Study text:
-- -- --
Summary: Over the past two years of our work in India, FWI has operated three departments in parallel: farmer, corporate, and policy. Due to both (i) direct farmer work seeming more scalable than initially expected, and (ii) corporate and policy work seeming less able, in isolation, to incentivize large-scale farmer change, we are now centering the farmer work more in our theory of change.
Over the coming years we expect to be scaling direct farmer work via similar structures as the Alliance For Responsible Aquaculture (ARA). We will continue investing in institutional incentives, including corporate and policy ones, primarily to further propel farmer participation in this program.
Our Old Theory of Change: Equal Focus on Institutions and Farmers
Following one of our regular re-evaluation points, FWI has made some changes to our high-level theory of change in India. This post discusses those changes.
-- -- --
Raw data:

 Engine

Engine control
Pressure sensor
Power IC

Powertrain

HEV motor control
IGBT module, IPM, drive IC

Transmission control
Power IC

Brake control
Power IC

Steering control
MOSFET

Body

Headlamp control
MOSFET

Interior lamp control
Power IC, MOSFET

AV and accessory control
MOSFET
-- -- --
What the task asks:
Rewrite the FWI theory-of-change post starting at "Our Old Theory" and ending at "discusses those changes.", swapping "re-evaluation points" for "review points".

Task solution:
Our Old Theory of Change: Equal Focus on Institutions and Farmers
Following one of our regular review points, FWI has made some changes to our high-level theory of change in India. This post discusses those changes.